The Deputy also asked about the level of industry readiness in the context of the GDPR. Our office has undertaken a huge awareness campaign, particularly during the past 12 months. We surveyed the industry, especially SMEs and microenterprises, a year out from the GDPR. We saw that while there was a high level of awareness of the new laws, there was a great deal less preparedness in respect of them. We are rerunning the survey and should have the results next week. We can keep the committee updated on that.
I was asked about the huge number of events at which we have spoken and the type of representative bodies, for example, the Small Firms Association, with which we have engaged. There has been huge engagement in Ireland on the GDPR and there is a high level of awareness. However, there are some areas in respect of which organisations are not fully prepared, including some of the new ones covered under the directive. In particular, the requirement to deliver higher standards of protection for children is an area in respect of which we have not seen the level of engagement we want.
Senator McDowell asked about a situation whereby someone from Northern Ireland might want to influence matters. He or she could seek to influence offline or online. The question related to online and data protection issues. I cannot speak to what electoral laws would apply. I presume finance and transparency provisions would apply to whoever was funding a campaign in terms of making a declaration. In the context of targeting online, such an entity could purchase advertising with Facebook and target based on segments.
I was asked about clear opportunities to opt out. The opportunities are not clear enough.
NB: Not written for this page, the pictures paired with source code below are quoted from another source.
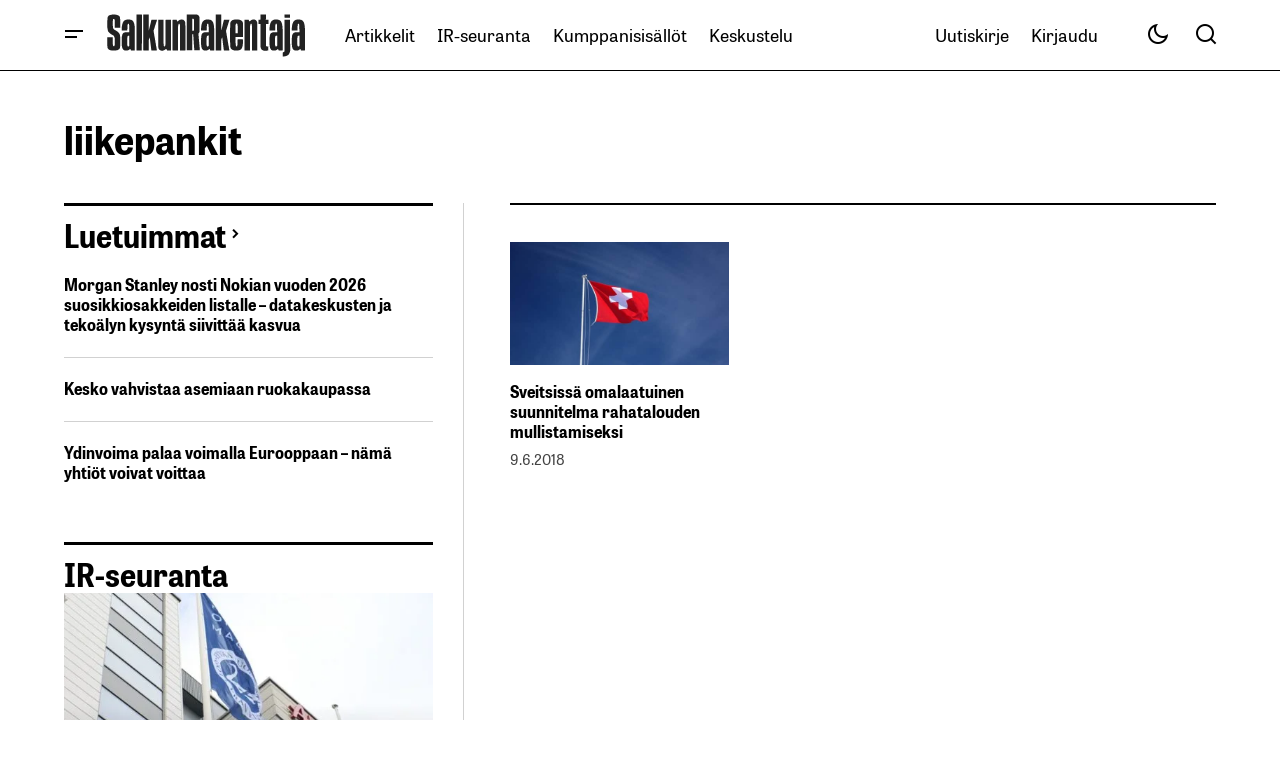

--- FILE ---
content_type: text/html; charset=utf-8
request_url: https://www.google.com/recaptcha/api2/aframe
body_size: 267
content:
<!DOCTYPE HTML><html><head><meta http-equiv="content-type" content="text/html; charset=UTF-8"></head><body><script nonce="eEABs1EdUvq6NRboqF_bGw">/** Anti-fraud and anti-abuse applications only. See google.com/recaptcha */ try{var clients={'sodar':'https://pagead2.googlesyndication.com/pagead/sodar?'};window.addEventListener("message",function(a){try{if(a.source===window.parent){var b=JSON.parse(a.data);var c=clients[b['id']];if(c){var d=document.createElement('img');d.src=c+b['params']+'&rc='+(localStorage.getItem("rc::a")?sessionStorage.getItem("rc::b"):"");window.document.body.appendChild(d);sessionStorage.setItem("rc::e",parseInt(sessionStorage.getItem("rc::e")||0)+1);localStorage.setItem("rc::h",'1769251633836');}}}catch(b){}});window.parent.postMessage("_grecaptcha_ready", "*");}catch(b){}</script></body></html>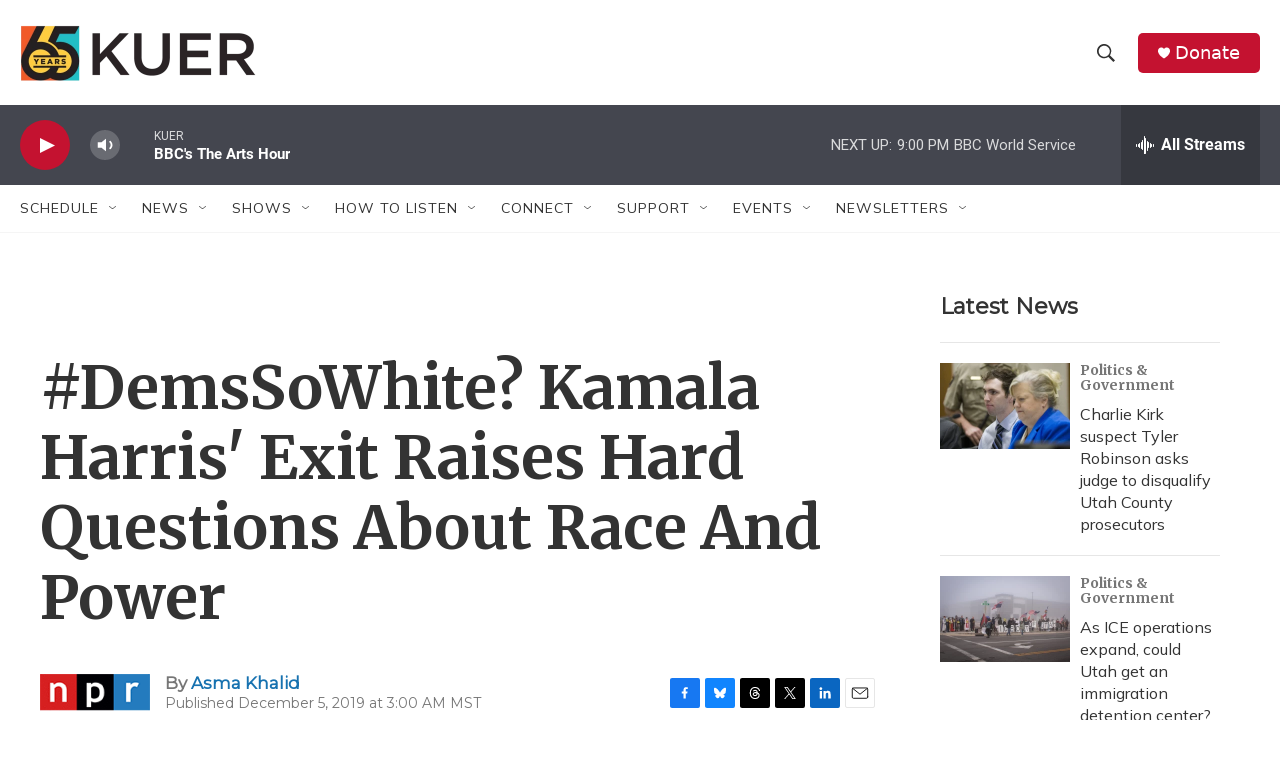

--- FILE ---
content_type: text/html; charset=utf-8
request_url: https://www.google.com/recaptcha/api2/aframe
body_size: 266
content:
<!DOCTYPE HTML><html><head><meta http-equiv="content-type" content="text/html; charset=UTF-8"></head><body><script nonce="JlxKm6YtCnO1Jq8yf_tqxA">/** Anti-fraud and anti-abuse applications only. See google.com/recaptcha */ try{var clients={'sodar':'https://pagead2.googlesyndication.com/pagead/sodar?'};window.addEventListener("message",function(a){try{if(a.source===window.parent){var b=JSON.parse(a.data);var c=clients[b['id']];if(c){var d=document.createElement('img');d.src=c+b['params']+'&rc='+(localStorage.getItem("rc::a")?sessionStorage.getItem("rc::b"):"");window.document.body.appendChild(d);sessionStorage.setItem("rc::e",parseInt(sessionStorage.getItem("rc::e")||0)+1);localStorage.setItem("rc::h",'1768794782612');}}}catch(b){}});window.parent.postMessage("_grecaptcha_ready", "*");}catch(b){}</script></body></html>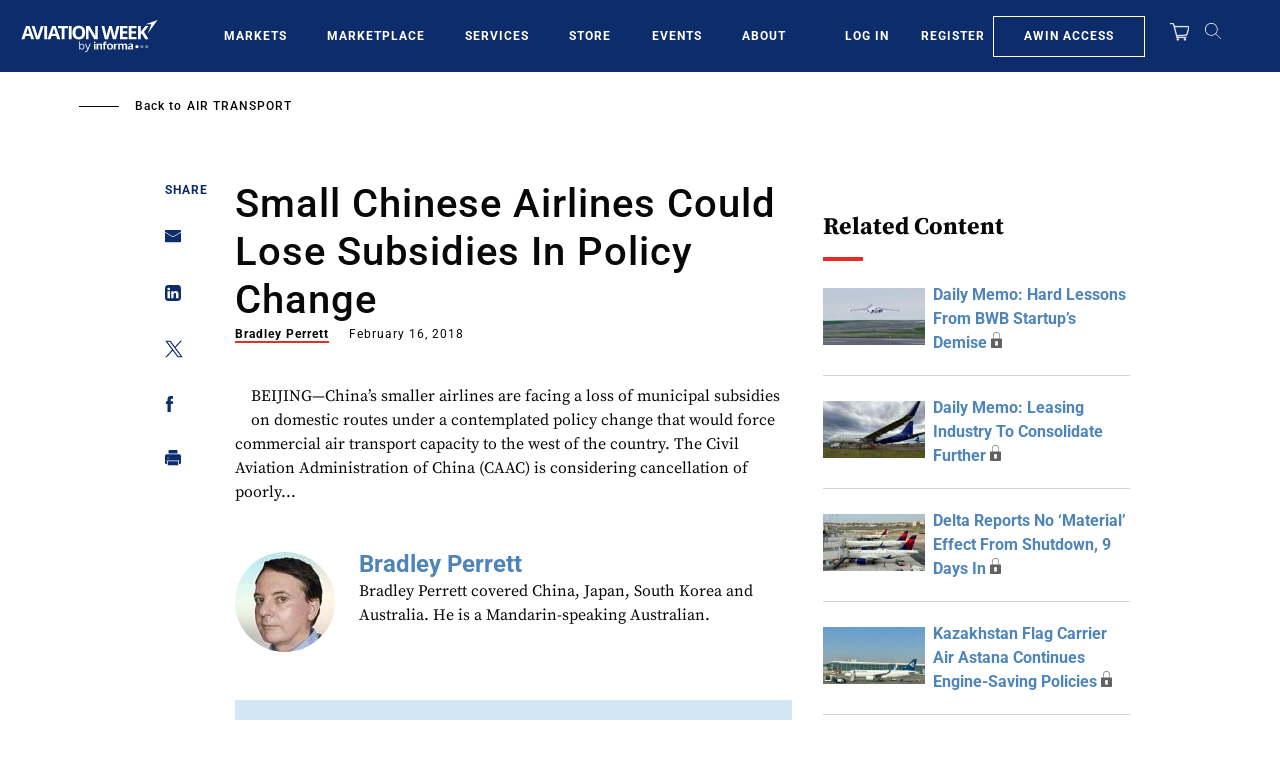

--- FILE ---
content_type: text/javascript; charset=UTF-8
request_url: https://aviationweek.com/awn/api/visitor-info?format=js
body_size: -272
content:
var awnVisitorInfo = {"ipAddress":"18.191.237.0"};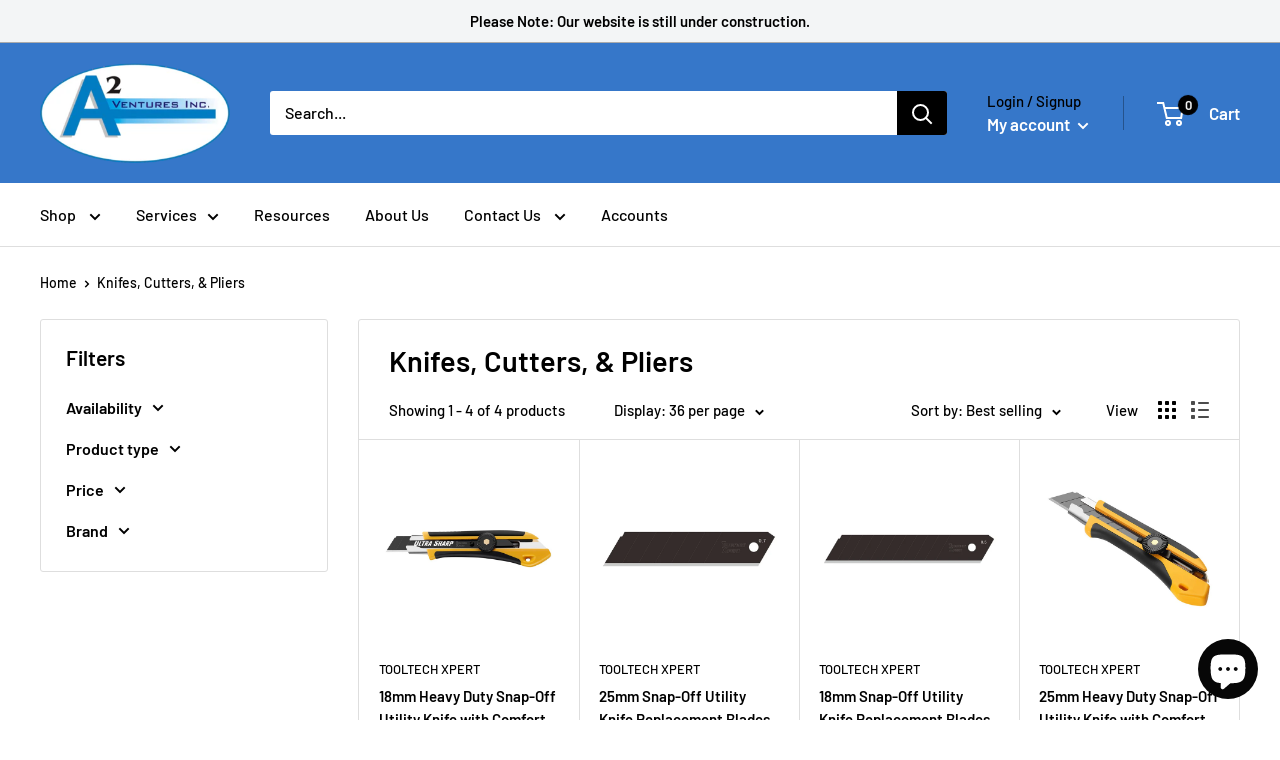

--- FILE ---
content_type: text/javascript
request_url: https://a2venturesinc.com/cdn/shop/t/8/assets/custom.js?v=102476495355921946141676647305
body_size: -678
content:
//# sourceMappingURL=/cdn/shop/t/8/assets/custom.js.map?v=102476495355921946141676647305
We have been having the same discussion since I became Data Protection Commissioner. Those who are in the data protection business longer than me say that we have been having the same discussion for ten or 20 years. This is why Ms Viviane Reding has said that the time has come for punitive fines and a new, modernised, fit-for-purpose law, which is something we will have from next month. Aside from clear opportunities to opt out, free Internet services based on the monetising of personal data and the way in which the ad-tech sector operates require us to unravel and look behind the whole sector. In data protection terms, any publisher or newspaper using social plug-ins and dropping third-party cookies from its website is the controller in those instances and has obligations under the law. This is what we have started to discuss with our fellow data protection authorities. As we supervise the platform and its responsibility, there is a need to look at all of the other players in a sector which has a very long tail that leads to opaqueness for users.
Hildegarde Naughton (Galway West, Fine Gael)
Link to this: Individually | In context | Oireachtas source
I am sorry to cut Ms Dixon off. We will send her a transcript of the questions posed by the members and seek written replies to them. I thank Ms Dixon and Ms Neary for attending and for providing such a comprehensive response. The committee will publish the opening statements and submissions on its website. Is that agreed? Agreed. We will suspend for a moment to allow the witnesses to withdraw.